By far, the most common cause of heel pain in runners is plantar fasciitis. Until recently, it was assumed that excessive lowering of the medial arch in flat-footed individuals increased tension in the plantar fascia and overloaded the insertion of the plantar fascia on the heel bone.
The plantar fascia functions passively to store and return energy, while the arch muscles play a more dynamic role in “variable load sharing.” Apparently, the intrinsic muscle work with the plantar fascia to prevent lowering of the arch during early stance, while also assisting with arch elevation during propulsion. This explains why the development of plantar fasciitis is not correlated with arch height, and the best predictor of the development of plantar fasciitis is the speed at which the toes move upward during the propulsive period.

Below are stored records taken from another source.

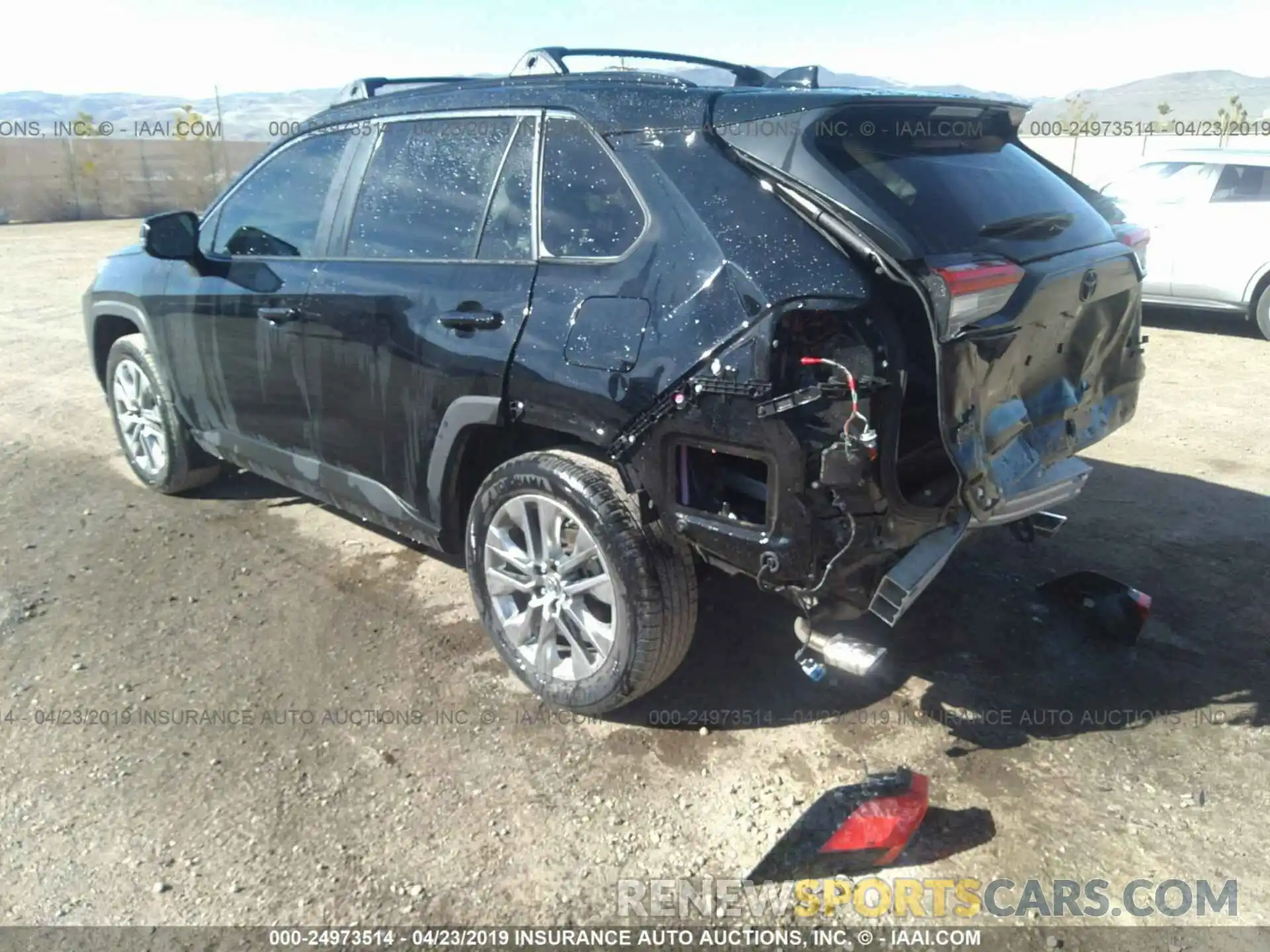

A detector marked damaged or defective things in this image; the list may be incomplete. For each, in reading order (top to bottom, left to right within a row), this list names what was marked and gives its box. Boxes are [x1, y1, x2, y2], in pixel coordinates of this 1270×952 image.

damaged rear end [627, 87, 1153, 627]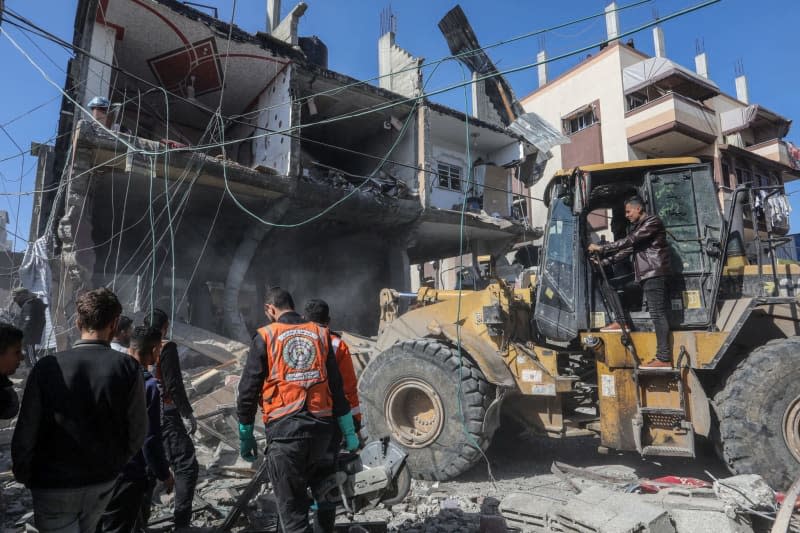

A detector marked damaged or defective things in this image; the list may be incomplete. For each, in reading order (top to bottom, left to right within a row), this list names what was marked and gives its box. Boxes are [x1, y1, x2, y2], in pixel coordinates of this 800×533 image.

damaged building [28, 0, 560, 348]
shattered window [438, 164, 462, 193]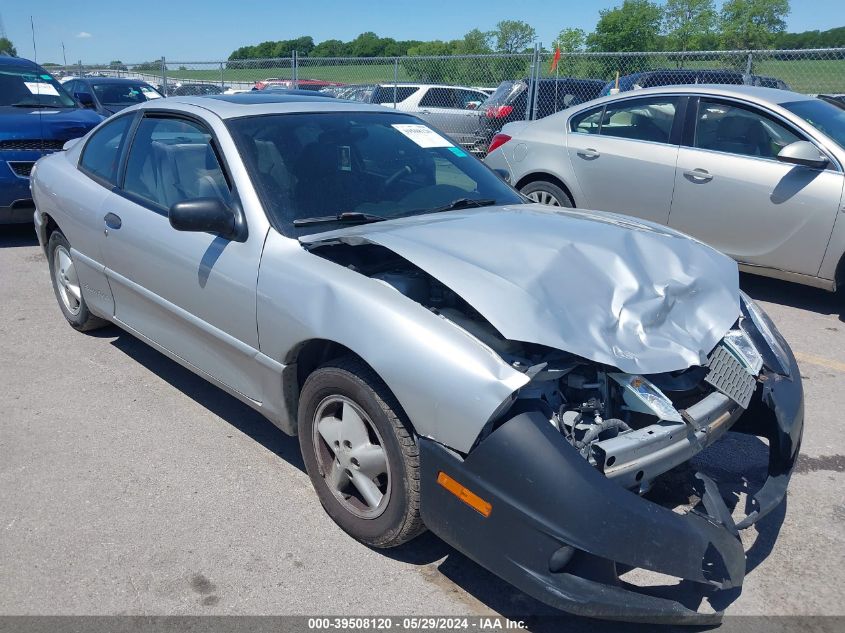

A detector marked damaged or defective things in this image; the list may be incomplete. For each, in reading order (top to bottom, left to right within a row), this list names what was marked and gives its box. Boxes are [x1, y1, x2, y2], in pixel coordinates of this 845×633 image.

crumpled hood [304, 205, 740, 376]
damaged front end [300, 209, 800, 624]
exposed headlight assembly [740, 290, 792, 376]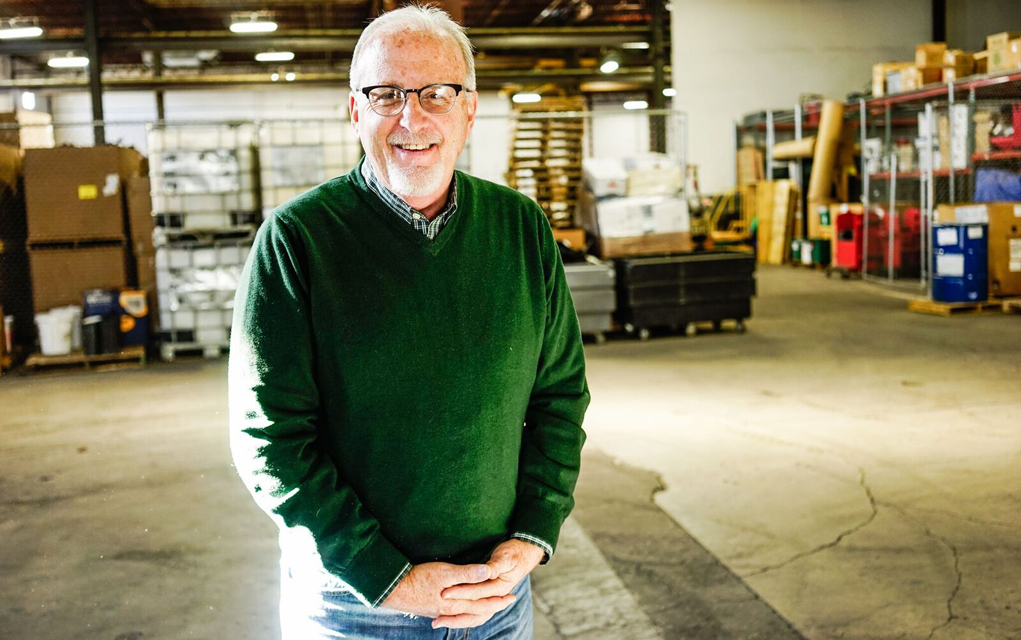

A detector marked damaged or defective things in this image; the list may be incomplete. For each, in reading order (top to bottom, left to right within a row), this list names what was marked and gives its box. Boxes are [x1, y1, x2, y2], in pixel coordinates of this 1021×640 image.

crack in concrete floor [743, 471, 878, 579]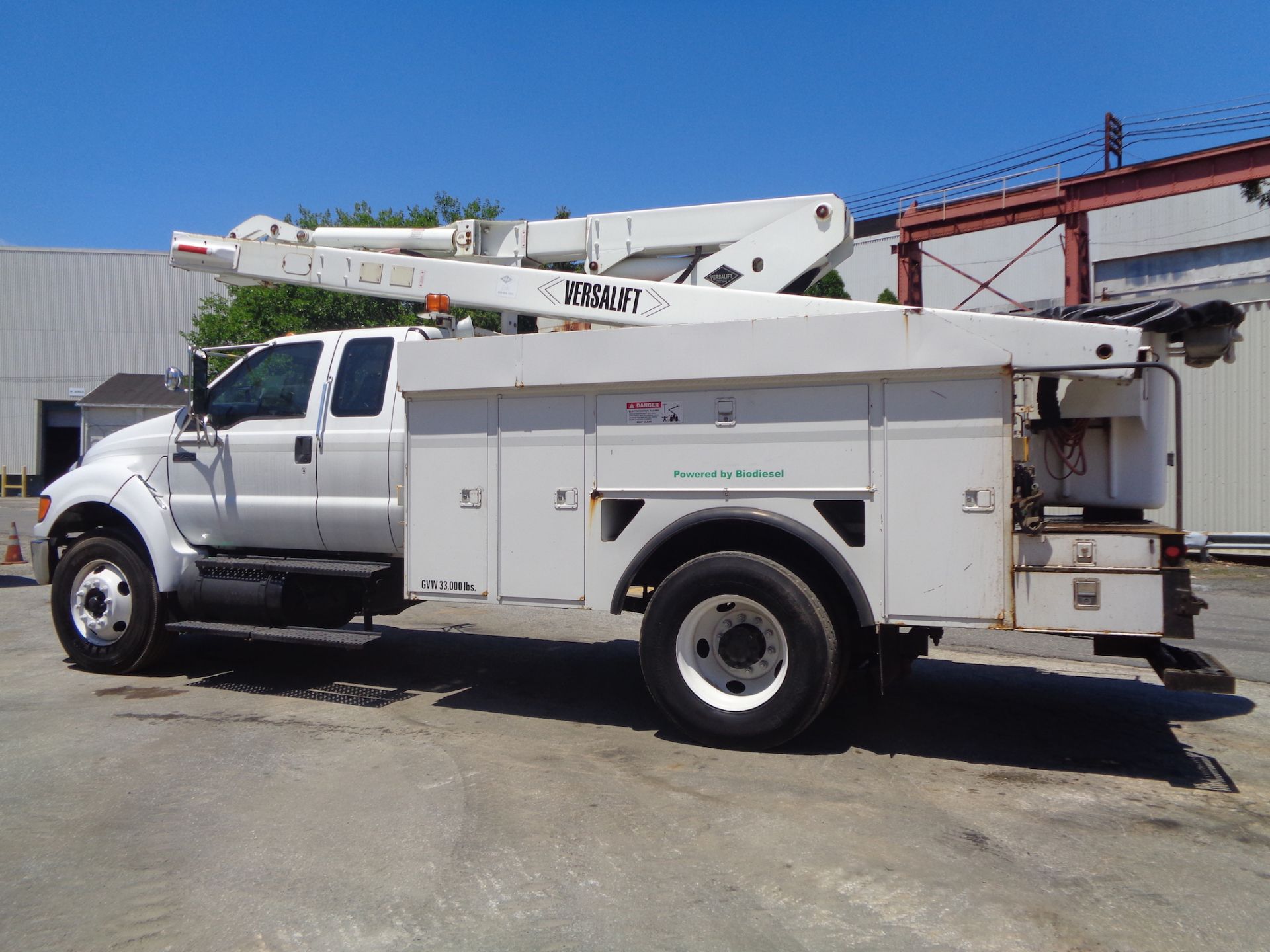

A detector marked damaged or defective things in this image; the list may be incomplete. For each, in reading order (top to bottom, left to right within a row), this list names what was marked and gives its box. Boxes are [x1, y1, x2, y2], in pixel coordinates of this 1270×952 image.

rusty steel beam [894, 136, 1270, 243]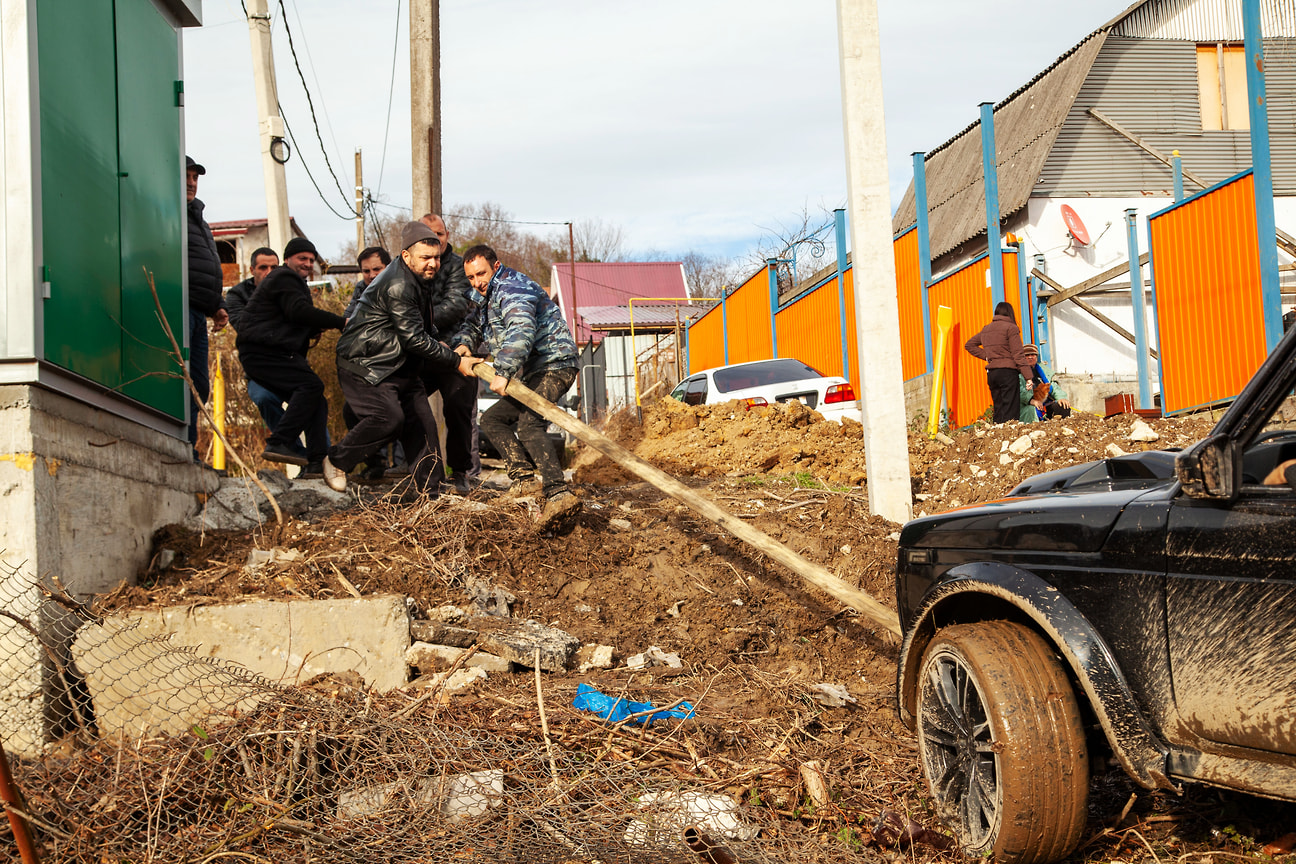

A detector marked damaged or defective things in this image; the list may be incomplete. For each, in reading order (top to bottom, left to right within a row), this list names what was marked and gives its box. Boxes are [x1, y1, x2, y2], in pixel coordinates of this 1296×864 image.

broken concrete slab [87, 595, 409, 694]
broken concrete slab [409, 621, 476, 647]
broken concrete slab [404, 642, 510, 673]
broken concrete slab [476, 619, 578, 673]
rusty wire mesh [0, 564, 886, 860]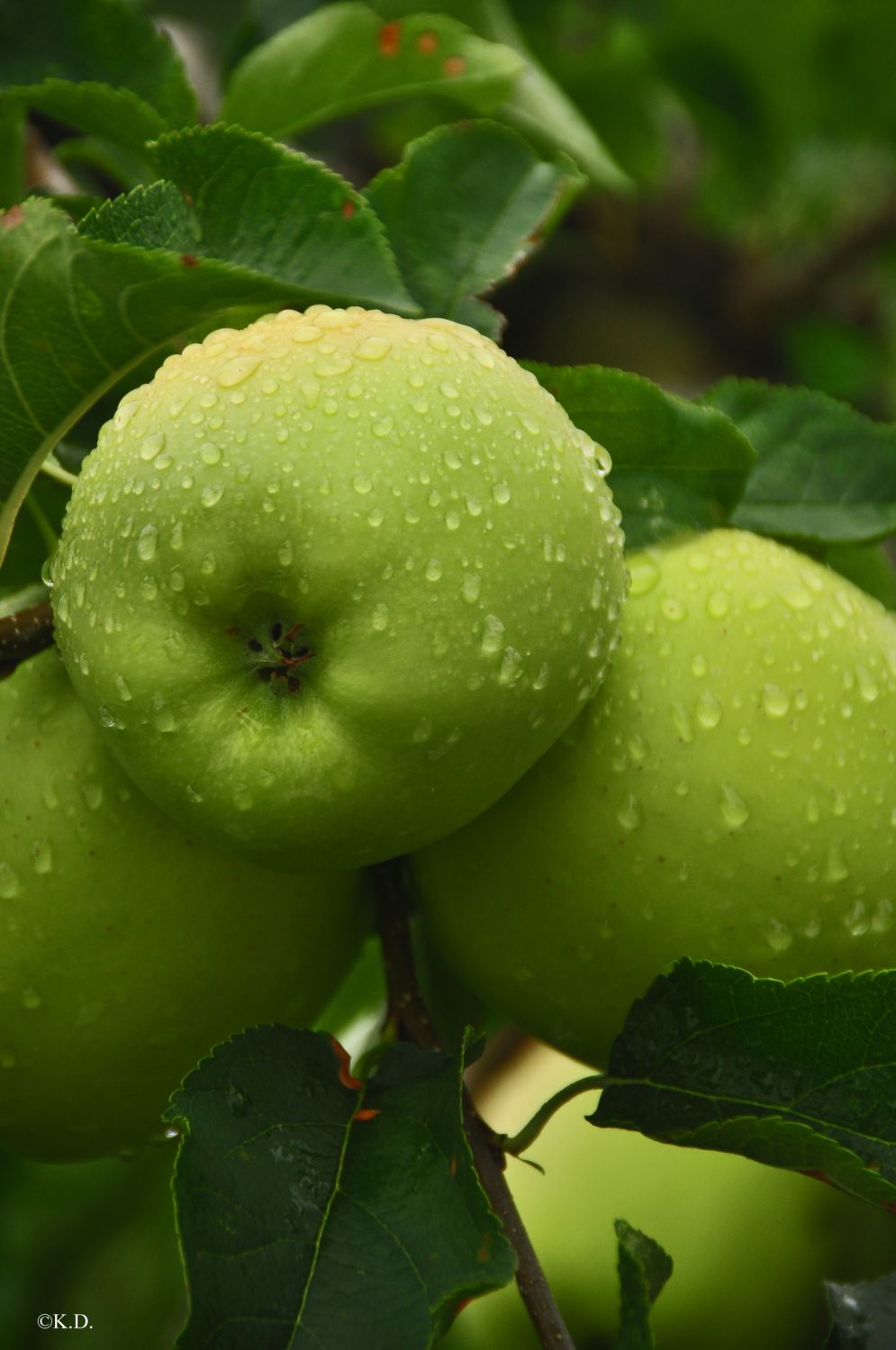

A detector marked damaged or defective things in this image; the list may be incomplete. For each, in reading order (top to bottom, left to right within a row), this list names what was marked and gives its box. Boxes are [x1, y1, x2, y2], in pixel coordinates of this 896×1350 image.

orange rust spot [378, 22, 403, 56]
orange rust spot [331, 1037, 362, 1088]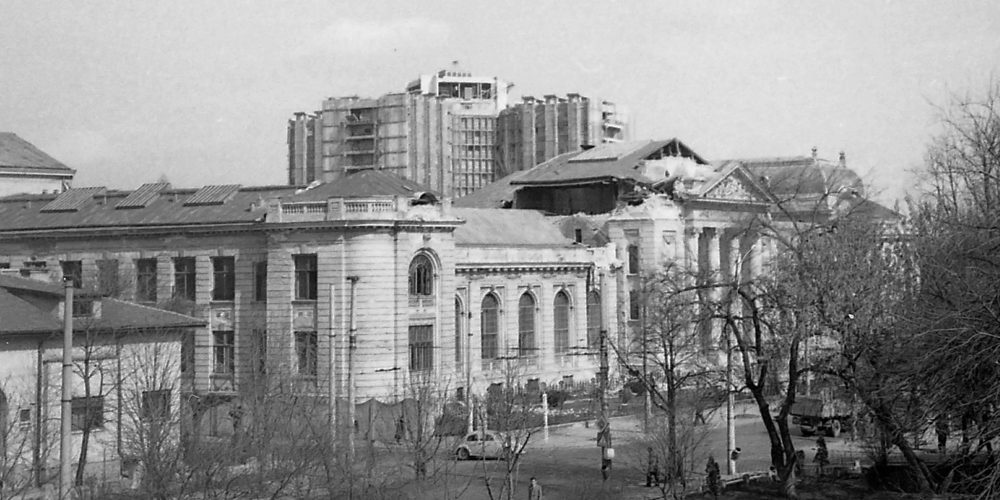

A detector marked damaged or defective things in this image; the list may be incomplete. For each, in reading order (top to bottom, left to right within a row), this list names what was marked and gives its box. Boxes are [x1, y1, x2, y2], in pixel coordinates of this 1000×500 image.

damaged building facade [288, 68, 624, 199]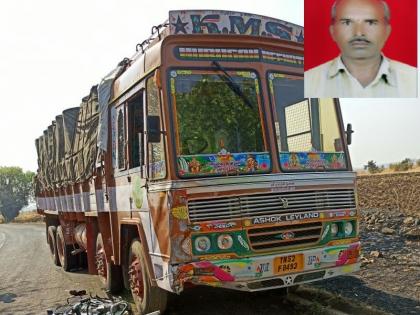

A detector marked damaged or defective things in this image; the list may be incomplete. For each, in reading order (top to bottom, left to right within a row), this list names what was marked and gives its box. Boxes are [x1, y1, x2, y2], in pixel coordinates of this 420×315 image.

crashed vehicle [34, 9, 360, 315]
rusty truck body [34, 11, 360, 314]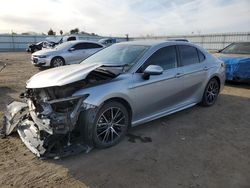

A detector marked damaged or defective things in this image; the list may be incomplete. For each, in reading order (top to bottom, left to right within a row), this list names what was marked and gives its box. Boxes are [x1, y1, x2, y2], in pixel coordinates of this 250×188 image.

crumpled hood [26, 63, 101, 88]
detached front bumper [2, 98, 92, 159]
damaged front end [1, 65, 116, 157]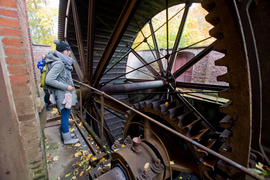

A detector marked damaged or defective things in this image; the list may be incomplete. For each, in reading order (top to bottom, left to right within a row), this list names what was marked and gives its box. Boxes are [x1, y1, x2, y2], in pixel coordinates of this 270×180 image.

rusty machinery [59, 0, 270, 179]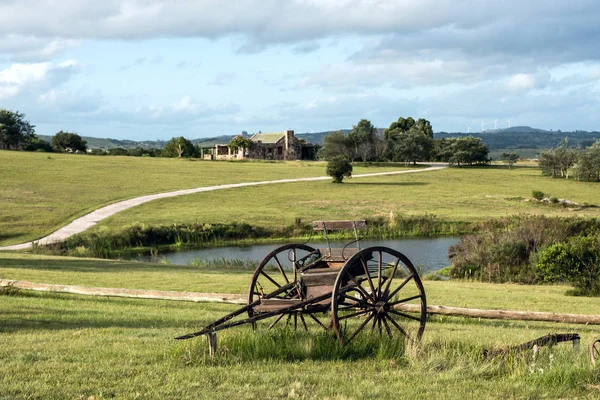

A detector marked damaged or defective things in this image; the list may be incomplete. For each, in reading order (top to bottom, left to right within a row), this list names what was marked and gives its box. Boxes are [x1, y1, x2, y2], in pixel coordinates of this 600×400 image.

rusty wagon wheel [247, 244, 318, 332]
rusty wagon wheel [330, 247, 424, 344]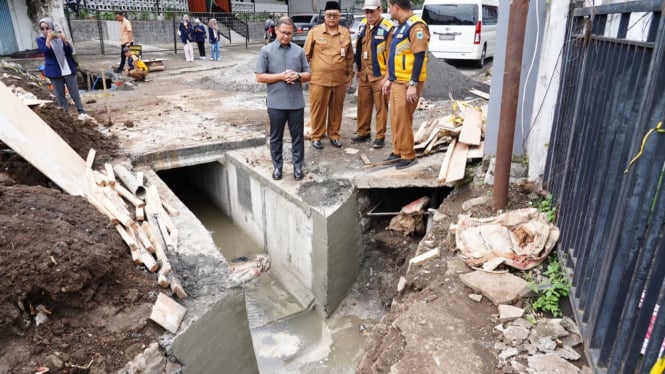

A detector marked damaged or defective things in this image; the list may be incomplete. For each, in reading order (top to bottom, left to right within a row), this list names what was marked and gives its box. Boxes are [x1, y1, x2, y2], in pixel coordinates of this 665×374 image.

broken concrete slab [460, 270, 528, 306]
broken concrete slab [498, 304, 524, 322]
broken concrete slab [528, 354, 580, 374]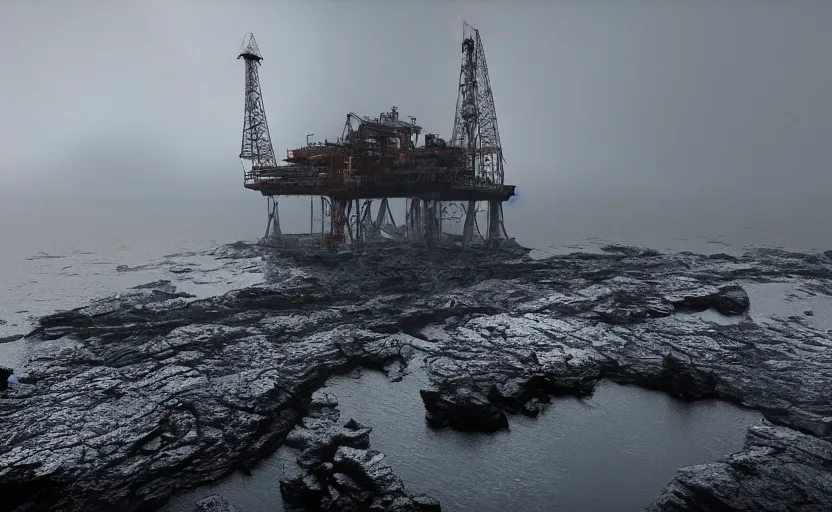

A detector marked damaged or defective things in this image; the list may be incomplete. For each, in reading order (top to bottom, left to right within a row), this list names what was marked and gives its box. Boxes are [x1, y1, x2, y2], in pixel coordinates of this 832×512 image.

rusted metal framework [237, 24, 516, 248]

In the most thorough study of plantar fasciitis to date, Sullivan et al. took 202 people with heel pain and compared them to 70 asymptomatic (no pain) control participants. They determined that in addition to toe weakness and calf tightness, people with chronic heel pain had significant weakness of the peroneals. This finding was significant, as prior to their research, no one had even considered that the peroneals played even the slightest role in the development of PF.
Whenever possible, runners with PF should avoid making initial ground contact with their midfoot or forefoot, since these strike patterns significantly increase tension in the plantar fascia.